= Written task =
Please pick up the corned beef piece after its last sentence and keep it going.

= Reading text =
######

Corned beef. Nice in a sandwich. Very appealing after a hard day’s work on a Kimberley cattle station, according to some Aboriginal friends of long ago. But, not exactly gourmet food, is it? Well actually, it IS served as a dinner party dish in our home. After some contextual filling, I will tell you how it’s done.

Maggie and I have very different memories of corned beef. An only child, she grew up with her parents and her maternal grandparents. Maggie’s grandmother was an excellent cook and one of her strengths was using economical ingredients to produce delicious food. Corned beef was one of those.

In my childhood home, corned beef was never served as a main meal; in fact, I believe that my mother never cooked it at all. From time to time, she would buy some slices of cooked corned beef from her butcher and make some sandwiches with it. And that was the sum total of my corned beef data pool.

Then, in my early 20s, a professor of Irish descent at my university, encouraged me to give it a try. I was soon hooked and it became one of my go-to-dishes during my undergraduate years of trying to eat well on a limited budget. (I served the beef with boiled potatoes and a gravy made by thickening the cooking liquid, including its pieces of carrot and onion, with some corn flour. Think Irish pub grub.)

However, once I entered the workforce, I could afford to be a bit of a food snob; I discarded corned beef in favour of slow-cooked gourmet braises – think osso bucco – and handsome roast dinners. And then I married a vegetarian.

Two decades later, Maggie brought the recipes of Beverley Sutherland-Smith into my life; Beverley has been one of the most revered cookery writers in our home city of Melbourne. In time, flicking through one of her books, we came across a recipe for corned beef, in which the boiled meat was finished off in an oven, basted with a citrus glaze. We liked the result very much and, although we have made various modifications, the core of the recipe came from Beverley.

Now, corned beef is often served with a hot mustard sauce, something with which Maggie was familiar. But my palate memory of side dishes was potato-dominant. So, we compromised and developed a version of potatoes dauphinoise infused with hot mustard and, more recently, a hint of grated garlic. To complete the plating, we add a green vegetable, eg beans. If you have access to some sweet carrots, they would go well too.

######

= Exercise data =

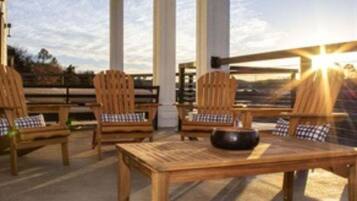 A covered outdoor seating area with wooden furniture and a view of the landscape.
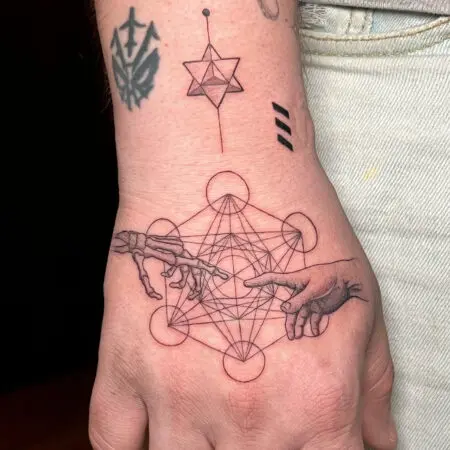 Geometric fine line tattoo on the hand, done at Blesink Tattoo Porto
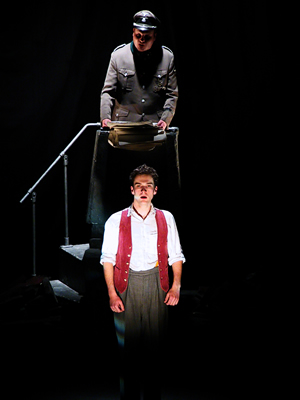 Up stage centre the Major is half lit on podium reading the report, with young Jacques down stage centre facing out in a brilliant white light against a dark background.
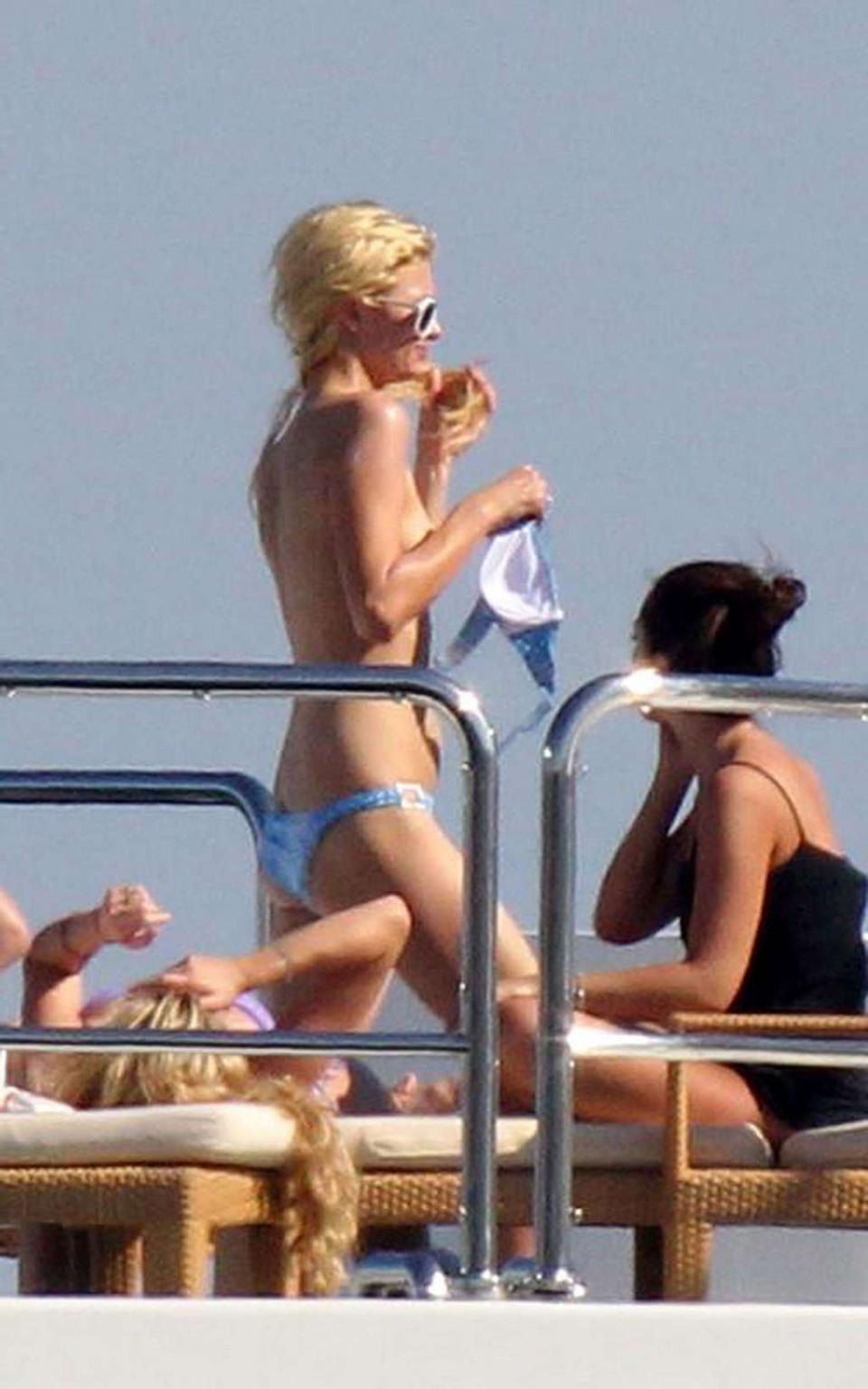 16P Paris Hilton exposing sexy body and enjoying in topless on yacht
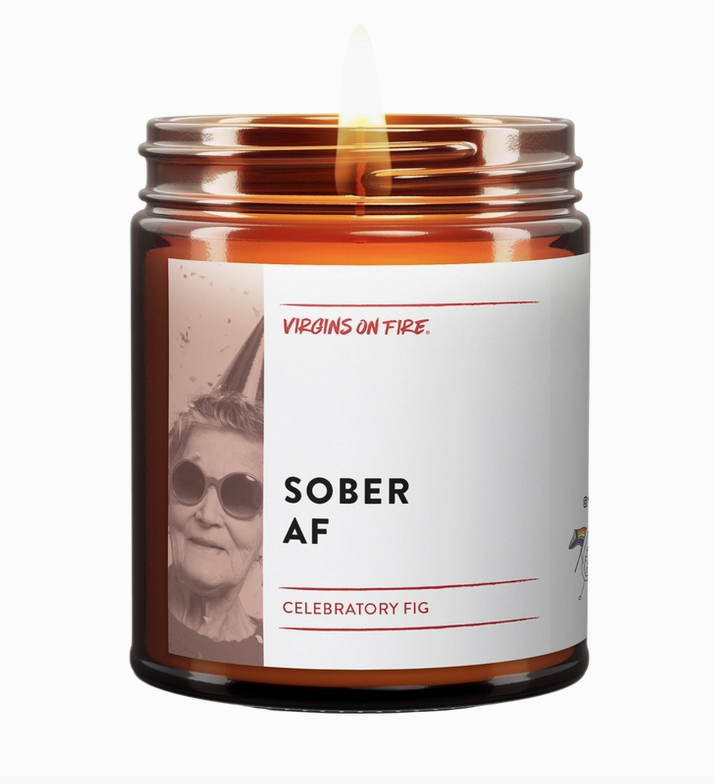 Soy wax candle in a brown glass jar with flame. It has a white wrap around label with black lettering that reads "Sober AF" with a black and white photo of an older woamn wearing sunglasses. 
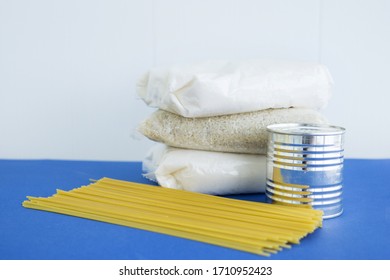 Food Aid During Quarantine. Products: Sugar, Rice, Pasta, Canned Food. Food Donation On A Blue Background.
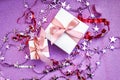 Merry Christmas or St Valentines Day card made of decorations, white gift boxes with pink ribbon, sparkles and confetti Royalty Free Stock Photo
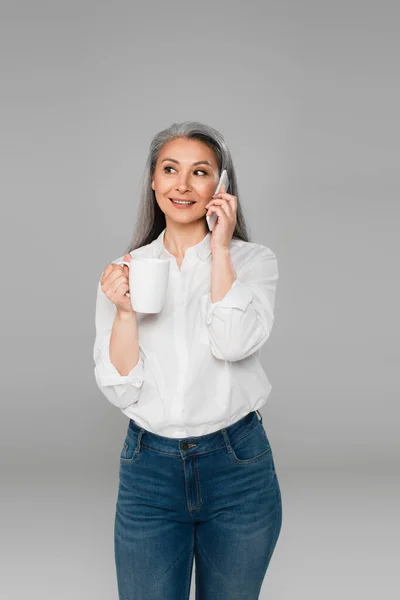 Positive asian woman holding cup of tea while talking on mobile phone isolated on grey — Stock Photo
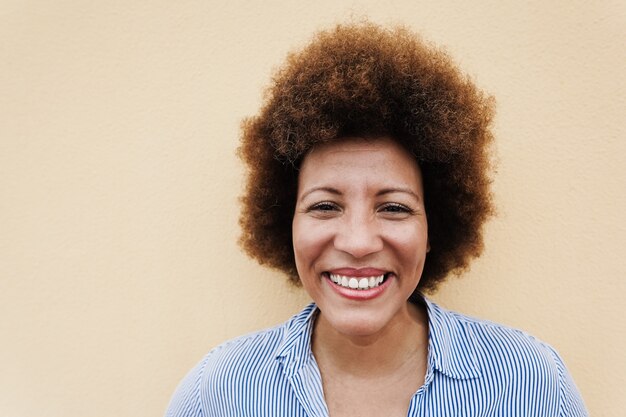 Feliz mujer mayor africana sonriendo a la cámara al aire libre en la ciudad - Centrarse en la cara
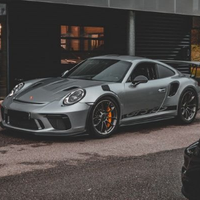 Silver Porsche 911 parked outside a building, shown in a three-quarter front view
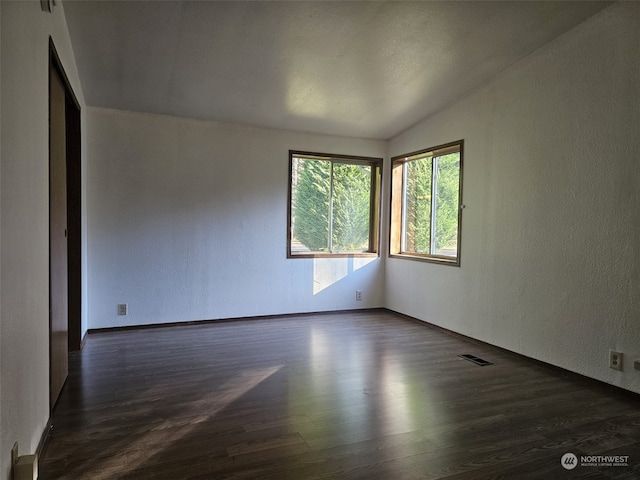 unfurnished room with dark hardwood / wood-style floors and vaulted ceiling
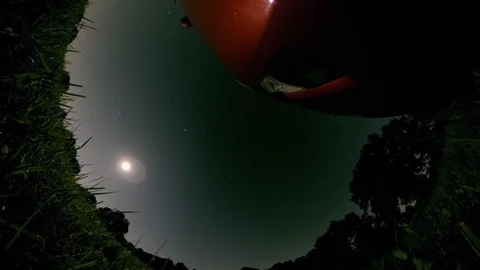 Wide Angle Sky at Night with Car Bumper and Moon Time Lapse Reveal Stock Footage 109581843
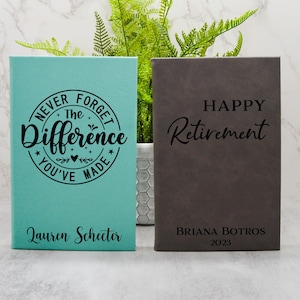 May include: Two personalised leather journals. The teal journal has the text "Never Forget The Difference You've Made" and the name "Lauren Schecter". The grey journal has the text "Happy Retirement" and the name "Briana Botros 2023".
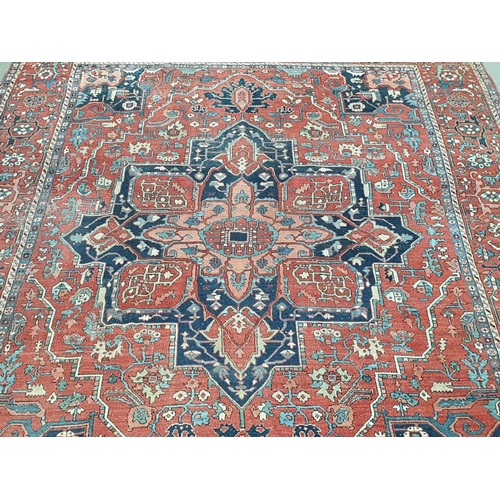 386 - A Heriz Rug with central all over geometric designs in blue, geometric pattern border, on a red grou... 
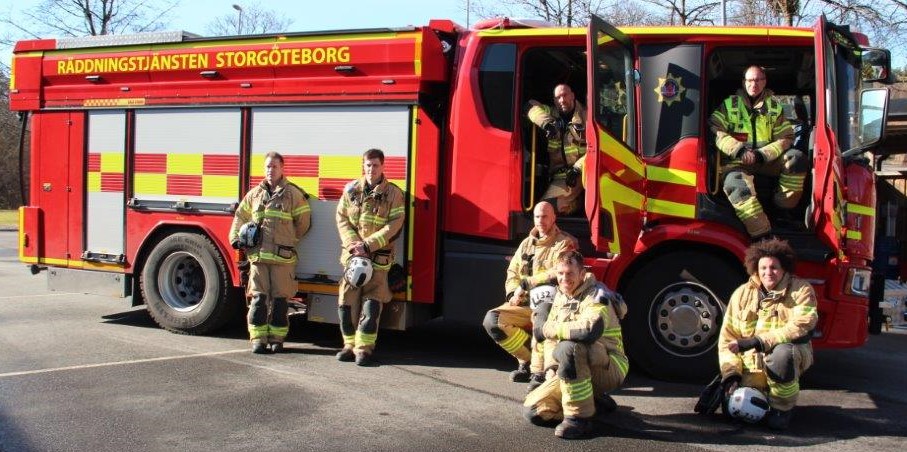 flera brandmän framför en brandbil 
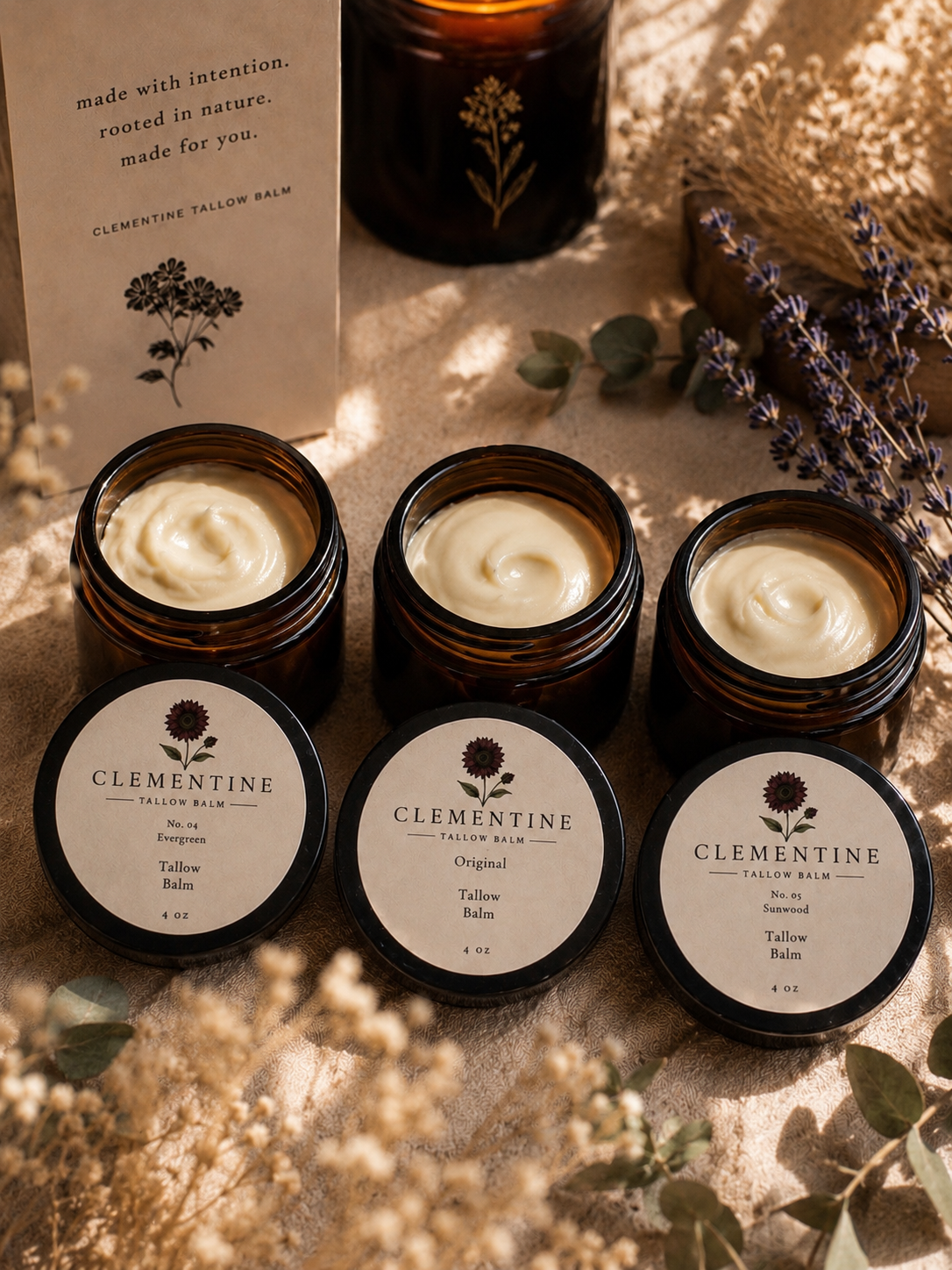 Three open jars of Clementine tallow balm arranged with lavender and dried botanicals in warm afternoon light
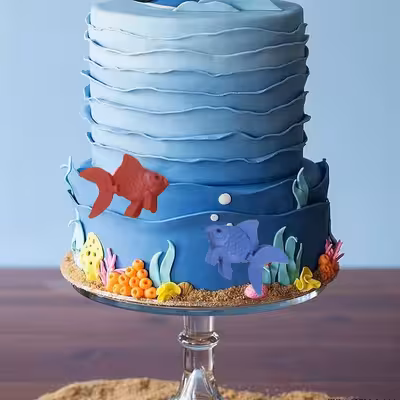 ابزار تزیین کیک به گز مدل ماهی دم متحرک مجموعه 50 عددی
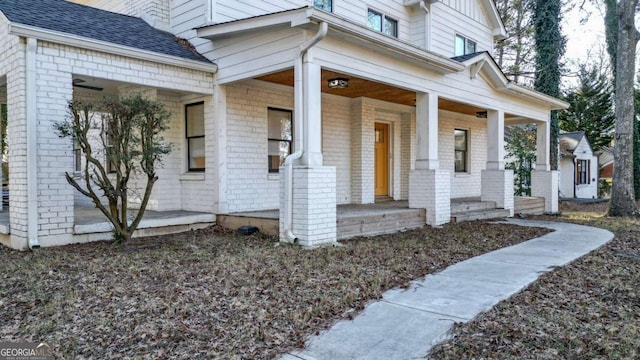 view of exterior entry with covered porch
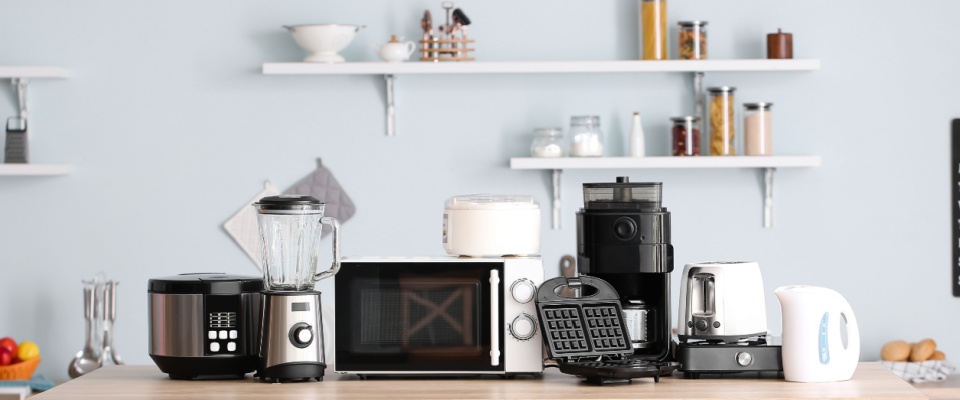 Assorted small appliances like a blender, waffle maker, and air fryer on a countertop, highlighting the importance of regular appliance maintenance.
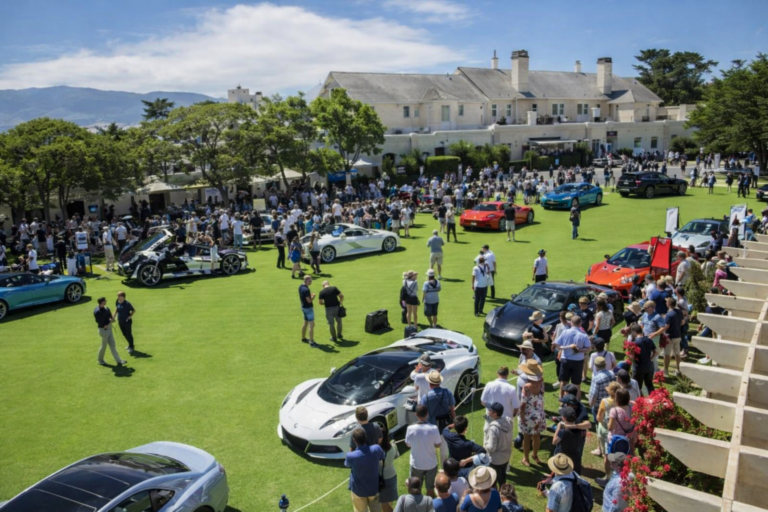 AI-generated scene of a luxury supercar showcase at an exclusive concours-style automotive event, with crowds gathering around rare performance cars on a manicured lawn.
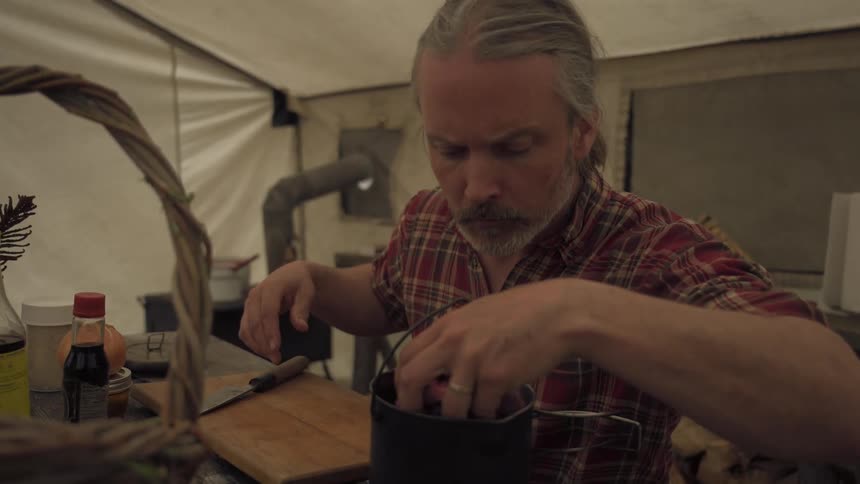 A man puts meat and bones in the pot inside his tent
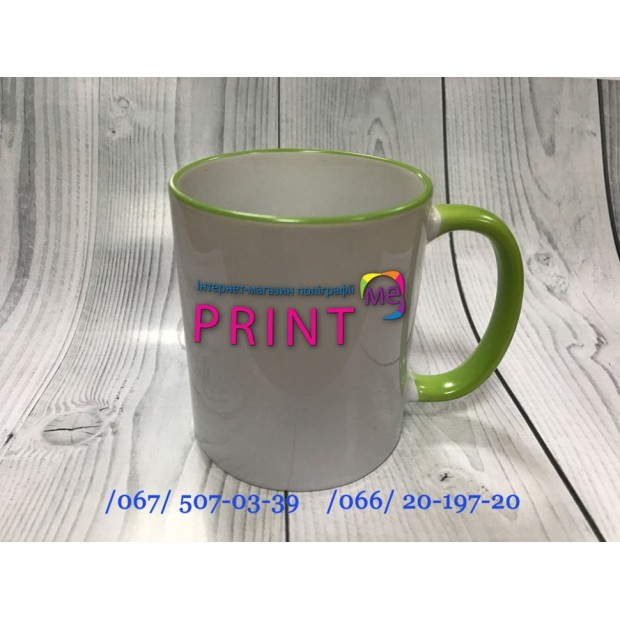 Cup with a green handle and a rim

######

= Reply =
So, a very tasty dinner dish, but we always save some of the corned beef to go in a lunchtime sandwich, along with Maggie’s green tomato pickle.

Ingredients

1½ kg corned silverside
1 tsp hot English mustard (or ½ tsp mustard powder)
200ml apple cider
3 cloves
1 small onion, halved
1 medium carrot, cut into large chunks
1 bay leaf

Glaze
1/3 cup orange juice
3 tsp lemon juice
½ cup orange marmalade

Method

  1. Place meat in a large saucepan, add mustard and cider and sufficient water to just cover the meat. Stick the 3 cloves into the onion halves and place these in the pot with the carrot chunks and bay leaf. Cover with lid and bring liquid to the boil.
  2. Simmer VERY gently (just a regular bubble) until just tender; this should take about 2, possibly 2½, hours.
  3. Remove beef from liquid and place snugly in an ovenproof casserole. Preheat oven to 170C.
  4. Combine the orange juice, lemon juice and marmalade and pour over the beef.
  5. Bake the beef for 30 minutes, basting every 10 minutes.
  6. Rest beef for 10 minutes then cut into slices and serve.
  7. You can cook the beef a day ahead but you should cool it in the cooking liquid before refrigerating it in the liquid; then warm gently in the liquid so it won’t be cold when placed in the oven to glaze.

Corned beef 1   Corned beef 2

The basic method for potatoes dauphinoise is readily accessible in cyber space, so I won’t formalise our version. To reduce the cooking time, we cut the peeled potatoes into slices about 4-5mm thick, tip them into a large saucepan of salted, boiling water, bring the water back to the boil and cook the potatoes for 1 minute before draining them thoroughly. On this occasion, we used about 700g of Dutch Cream spuds; Nicolas and other waxy potatoes work well too.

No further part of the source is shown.